TubulinはActin (微小繊維) とは異なる細胞骨格成分 (微小管) を標識することにご注意ください。3番目の細胞骨格成分である中間径フィラメントは、細胞のタイプによって異なるタンパク質を含むので、今回の実験からは除外しました。
ゴルジ体マーカー
ゴルジ体マーカーは、ホルムアルデヒドで固定してTriton™ X-100で透過化するプロトコールで良好な結果が得られる傾向があります。しかし、ヒト検体を扱う場合には、GM130 (D6B1) XP® Rabbit mAb #12480を用いることでプロトコールを柔軟に選択することができます。
ホルムアルデヒドで固定した場合には、RCAS1 (D2B6N) XP® Rabbit mAb #12290が複数の生物種で機能します。
小胞体 (ER) マーカー
通常、ER特異的なタンパク質を扱う場合は、ホルムアルデヒドで固定して、Triton™ X-100かメタノールで透過化するプロトコールを推奨します。しかし、今回の実験ではPDI (C81H6) Rabbit mAb #3501を用いることで試験した全てのプロトコール、生物種で良好な結果が得られました。

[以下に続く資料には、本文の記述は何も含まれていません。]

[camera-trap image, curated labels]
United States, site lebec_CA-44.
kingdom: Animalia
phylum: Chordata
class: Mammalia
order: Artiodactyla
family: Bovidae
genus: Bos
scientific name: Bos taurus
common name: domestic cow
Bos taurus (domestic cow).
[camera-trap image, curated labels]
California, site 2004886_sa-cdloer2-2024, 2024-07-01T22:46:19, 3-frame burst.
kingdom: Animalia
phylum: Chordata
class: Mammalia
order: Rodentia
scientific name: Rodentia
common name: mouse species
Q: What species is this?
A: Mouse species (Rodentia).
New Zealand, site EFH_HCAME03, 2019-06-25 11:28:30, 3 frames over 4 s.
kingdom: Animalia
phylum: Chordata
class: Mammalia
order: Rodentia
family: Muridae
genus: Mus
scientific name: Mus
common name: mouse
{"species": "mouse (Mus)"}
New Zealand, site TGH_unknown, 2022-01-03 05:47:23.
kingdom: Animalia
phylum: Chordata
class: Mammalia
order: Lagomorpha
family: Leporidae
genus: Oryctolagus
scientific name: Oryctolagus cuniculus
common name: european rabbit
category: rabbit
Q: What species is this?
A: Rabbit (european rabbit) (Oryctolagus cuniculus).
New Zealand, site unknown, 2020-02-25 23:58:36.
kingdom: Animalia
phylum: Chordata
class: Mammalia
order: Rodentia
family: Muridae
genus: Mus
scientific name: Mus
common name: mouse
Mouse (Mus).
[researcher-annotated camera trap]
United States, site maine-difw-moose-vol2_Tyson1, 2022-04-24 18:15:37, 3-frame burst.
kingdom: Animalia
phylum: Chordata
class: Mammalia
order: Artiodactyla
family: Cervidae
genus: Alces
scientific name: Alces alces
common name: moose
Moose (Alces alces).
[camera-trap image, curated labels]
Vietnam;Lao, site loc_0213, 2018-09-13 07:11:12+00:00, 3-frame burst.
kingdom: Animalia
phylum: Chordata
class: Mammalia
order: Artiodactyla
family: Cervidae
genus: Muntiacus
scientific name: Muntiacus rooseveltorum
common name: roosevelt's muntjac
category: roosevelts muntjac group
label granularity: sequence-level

Calreticulin (D3E6) XP® Rabbit mAb #12238はホルムアルデヒド固定のみの場合には適さず、固定後にメタノールで透過化するか、メタノールで固定する必要があります。
ミトコンドリアマーカー
ミトコンドリアのマーカとして使用できるものは多くありますが、AIF (D39D2) XP® Rabbit mAb #5318が多くの生物種やプロトコールに適合するため、Cell Signaling Technology®の社内試験では優先的に使用されています。シグナルの点ではAIF Antibody #4642の方が#5318よりわずかに優れますが、社内試験ではXP®モノクローナル抗体を優先的に使用しています。
メタノール固定が必要で、生物種がヒトまたはラットの場合は、AIF抗体よりCOX IV (3E11) Rabbit mAb #4850の方が良好な結果が得られる可能性があります。
マウス細胞を扱う場合、メタノールで透過化したサンプルで、SDHA (D6J9M) XP® Rabbit mAb #11998の方がAIF抗体よりやや良好な結果が得られます。
核膜マーカー
核膜マーカーの場合は、際立って優秀な製品があります。Lamin A/C (4C11) Mouse mAb #4777は全ての生物種で良好な結果が得られ、メタノール固定でやや減弱するものの、ほとんどのプロトコールで明瞭で明るいシグナルが観察されました。
開始前のヒント
以上、それぞれの細胞内局在において最も高い性能がみられたものをご紹介しました。
どのような場合でも、実験を成功させるために最も重要な要因はサンプルを注意深く扱うことです。固定する前に細胞の健康状態や密度を考慮することが実験に影響を与えます。サンプルが十分に固定されていることを確認し、サンプルの乾燥は免疫蛍光染色実験に悪影響を及ぼす可能性があるので十分に注意してください。